- [Required task]:
Write out, unchanged, the items from the line containing "Is dark car, located" through the last line of the items, including both of those lines.

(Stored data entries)
· · ·
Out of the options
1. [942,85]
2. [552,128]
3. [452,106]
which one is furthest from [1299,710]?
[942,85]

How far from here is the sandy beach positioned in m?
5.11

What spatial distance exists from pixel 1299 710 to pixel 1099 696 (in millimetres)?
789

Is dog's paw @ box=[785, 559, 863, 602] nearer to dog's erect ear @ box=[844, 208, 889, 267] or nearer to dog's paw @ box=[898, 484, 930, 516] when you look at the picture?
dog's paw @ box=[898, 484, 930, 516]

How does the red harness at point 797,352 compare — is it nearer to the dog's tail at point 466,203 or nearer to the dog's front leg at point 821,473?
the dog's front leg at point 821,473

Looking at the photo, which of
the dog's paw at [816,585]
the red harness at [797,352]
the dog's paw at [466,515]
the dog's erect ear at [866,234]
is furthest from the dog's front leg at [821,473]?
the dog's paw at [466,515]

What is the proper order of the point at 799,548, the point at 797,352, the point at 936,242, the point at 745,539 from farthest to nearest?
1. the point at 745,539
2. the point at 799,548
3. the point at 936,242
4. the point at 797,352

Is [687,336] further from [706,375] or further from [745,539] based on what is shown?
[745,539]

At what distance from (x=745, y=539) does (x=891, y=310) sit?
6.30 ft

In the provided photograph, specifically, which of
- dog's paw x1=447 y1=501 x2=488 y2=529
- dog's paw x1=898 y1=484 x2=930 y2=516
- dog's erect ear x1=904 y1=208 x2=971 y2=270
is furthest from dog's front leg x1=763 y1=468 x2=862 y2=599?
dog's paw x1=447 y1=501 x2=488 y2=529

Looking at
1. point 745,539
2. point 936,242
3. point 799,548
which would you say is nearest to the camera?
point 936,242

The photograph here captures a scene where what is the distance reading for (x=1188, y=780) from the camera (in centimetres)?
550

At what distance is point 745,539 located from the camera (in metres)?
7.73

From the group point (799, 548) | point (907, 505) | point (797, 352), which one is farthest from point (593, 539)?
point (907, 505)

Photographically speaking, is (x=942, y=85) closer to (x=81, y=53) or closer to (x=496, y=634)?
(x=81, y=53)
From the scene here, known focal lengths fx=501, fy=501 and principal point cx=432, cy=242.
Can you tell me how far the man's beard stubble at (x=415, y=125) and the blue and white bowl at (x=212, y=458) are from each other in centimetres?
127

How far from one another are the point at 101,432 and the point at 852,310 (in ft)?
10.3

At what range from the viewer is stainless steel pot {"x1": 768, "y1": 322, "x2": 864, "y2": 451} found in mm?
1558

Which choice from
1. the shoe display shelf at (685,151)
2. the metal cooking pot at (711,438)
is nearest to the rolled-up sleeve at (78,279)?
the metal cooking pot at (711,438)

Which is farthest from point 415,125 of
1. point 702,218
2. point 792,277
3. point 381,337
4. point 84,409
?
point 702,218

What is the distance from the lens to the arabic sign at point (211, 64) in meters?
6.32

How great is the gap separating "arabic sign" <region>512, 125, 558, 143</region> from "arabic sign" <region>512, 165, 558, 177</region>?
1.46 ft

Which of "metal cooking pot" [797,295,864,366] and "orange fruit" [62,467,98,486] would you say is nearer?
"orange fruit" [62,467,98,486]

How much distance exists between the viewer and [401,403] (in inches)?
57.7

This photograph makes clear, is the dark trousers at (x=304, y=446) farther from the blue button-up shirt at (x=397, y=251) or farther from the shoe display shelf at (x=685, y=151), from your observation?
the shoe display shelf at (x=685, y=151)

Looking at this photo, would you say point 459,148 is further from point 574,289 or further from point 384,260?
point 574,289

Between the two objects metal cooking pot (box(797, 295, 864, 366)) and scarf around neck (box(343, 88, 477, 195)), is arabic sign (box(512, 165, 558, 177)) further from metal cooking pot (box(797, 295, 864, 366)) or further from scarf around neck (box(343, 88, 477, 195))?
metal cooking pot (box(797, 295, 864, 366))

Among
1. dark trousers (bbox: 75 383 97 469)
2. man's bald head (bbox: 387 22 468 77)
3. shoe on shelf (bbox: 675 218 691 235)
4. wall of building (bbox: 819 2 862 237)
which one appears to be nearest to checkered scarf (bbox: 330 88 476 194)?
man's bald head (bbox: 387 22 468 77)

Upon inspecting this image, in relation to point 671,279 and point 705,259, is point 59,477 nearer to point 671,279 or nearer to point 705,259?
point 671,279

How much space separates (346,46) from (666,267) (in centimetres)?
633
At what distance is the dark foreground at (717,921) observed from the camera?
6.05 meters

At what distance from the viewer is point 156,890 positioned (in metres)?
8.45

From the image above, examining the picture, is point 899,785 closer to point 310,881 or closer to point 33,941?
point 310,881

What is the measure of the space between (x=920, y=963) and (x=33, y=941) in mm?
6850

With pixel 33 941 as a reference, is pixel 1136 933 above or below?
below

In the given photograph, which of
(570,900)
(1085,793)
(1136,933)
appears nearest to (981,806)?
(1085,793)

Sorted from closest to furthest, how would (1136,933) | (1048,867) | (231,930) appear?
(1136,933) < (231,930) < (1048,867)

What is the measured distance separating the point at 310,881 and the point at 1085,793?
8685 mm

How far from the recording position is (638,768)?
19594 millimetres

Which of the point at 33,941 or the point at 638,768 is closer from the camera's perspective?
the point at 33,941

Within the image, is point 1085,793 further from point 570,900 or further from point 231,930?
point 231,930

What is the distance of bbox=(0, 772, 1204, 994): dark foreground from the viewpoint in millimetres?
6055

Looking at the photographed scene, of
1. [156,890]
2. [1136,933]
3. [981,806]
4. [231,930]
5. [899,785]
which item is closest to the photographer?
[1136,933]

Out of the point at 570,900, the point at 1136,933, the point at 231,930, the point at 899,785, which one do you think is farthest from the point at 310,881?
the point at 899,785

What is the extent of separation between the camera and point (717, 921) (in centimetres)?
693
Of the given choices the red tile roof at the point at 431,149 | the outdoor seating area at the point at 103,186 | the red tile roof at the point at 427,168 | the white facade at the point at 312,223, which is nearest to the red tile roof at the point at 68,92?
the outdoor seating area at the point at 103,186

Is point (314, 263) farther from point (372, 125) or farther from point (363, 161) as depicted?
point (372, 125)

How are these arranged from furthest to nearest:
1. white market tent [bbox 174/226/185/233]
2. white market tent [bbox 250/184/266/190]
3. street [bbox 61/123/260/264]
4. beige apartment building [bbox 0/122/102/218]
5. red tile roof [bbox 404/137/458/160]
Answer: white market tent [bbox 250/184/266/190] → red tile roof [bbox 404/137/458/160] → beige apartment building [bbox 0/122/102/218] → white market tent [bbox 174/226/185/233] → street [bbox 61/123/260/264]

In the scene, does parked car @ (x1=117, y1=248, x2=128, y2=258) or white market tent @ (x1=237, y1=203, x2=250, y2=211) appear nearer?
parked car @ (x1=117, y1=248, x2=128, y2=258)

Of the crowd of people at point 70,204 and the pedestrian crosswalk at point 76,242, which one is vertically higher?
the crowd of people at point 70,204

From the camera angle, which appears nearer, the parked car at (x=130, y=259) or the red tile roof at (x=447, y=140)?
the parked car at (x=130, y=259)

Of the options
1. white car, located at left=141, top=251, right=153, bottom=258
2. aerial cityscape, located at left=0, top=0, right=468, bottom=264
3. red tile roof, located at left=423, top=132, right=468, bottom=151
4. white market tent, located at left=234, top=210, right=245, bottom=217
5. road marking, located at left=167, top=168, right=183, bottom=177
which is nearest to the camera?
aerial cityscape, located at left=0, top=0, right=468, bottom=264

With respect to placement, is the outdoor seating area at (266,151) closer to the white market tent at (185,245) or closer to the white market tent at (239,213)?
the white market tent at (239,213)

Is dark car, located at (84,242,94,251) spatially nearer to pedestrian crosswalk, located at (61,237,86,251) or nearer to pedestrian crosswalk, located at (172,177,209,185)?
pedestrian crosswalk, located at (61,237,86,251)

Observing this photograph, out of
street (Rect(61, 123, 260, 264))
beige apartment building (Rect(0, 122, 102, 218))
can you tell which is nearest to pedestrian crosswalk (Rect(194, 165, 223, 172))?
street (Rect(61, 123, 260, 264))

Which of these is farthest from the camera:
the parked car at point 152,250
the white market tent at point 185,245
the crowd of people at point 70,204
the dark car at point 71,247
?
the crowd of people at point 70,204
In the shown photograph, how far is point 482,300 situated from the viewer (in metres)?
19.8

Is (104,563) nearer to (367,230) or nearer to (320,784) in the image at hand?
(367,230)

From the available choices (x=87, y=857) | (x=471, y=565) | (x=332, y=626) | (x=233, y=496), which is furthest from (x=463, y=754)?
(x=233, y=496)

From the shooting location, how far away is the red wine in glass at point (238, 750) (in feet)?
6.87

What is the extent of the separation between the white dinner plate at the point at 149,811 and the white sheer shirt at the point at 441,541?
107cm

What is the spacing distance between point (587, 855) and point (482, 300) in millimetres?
· · ·
- [Written response]:
Is dark car, located at (84,242,94,251) spatially nearer to pedestrian crosswalk, located at (61,237,86,251) or nearer to pedestrian crosswalk, located at (172,177,209,185)?
pedestrian crosswalk, located at (61,237,86,251)

Observing this photograph, out of
street (Rect(61, 123, 260, 264))
beige apartment building (Rect(0, 122, 102, 218))
can you tell which is nearest to pedestrian crosswalk (Rect(194, 165, 223, 172))?
street (Rect(61, 123, 260, 264))

Which of these is farthest from the camera:
the parked car at point 152,250
the white market tent at point 185,245
the crowd of people at point 70,204
the dark car at point 71,247
?
the crowd of people at point 70,204
In the shown photograph, how far is point 482,300 situated from the viewer (in metres)?
19.8

Is (104,563) nearer to (367,230) or nearer to (320,784) in the image at hand?
(367,230)

From the available choices (x=87, y=857) | (x=471, y=565) | (x=332, y=626) | (x=233, y=496), which is furthest from (x=463, y=754)?
(x=233, y=496)

From the shooting location, how far away is the red wine in glass at point (238, 750) (in feet)?
6.87

What is the extent of the separation between the white dinner plate at the point at 149,811 and the white sheer shirt at the point at 441,541?
107cm

What is the spacing distance between point (587, 855) and point (482, 300) in millimetres?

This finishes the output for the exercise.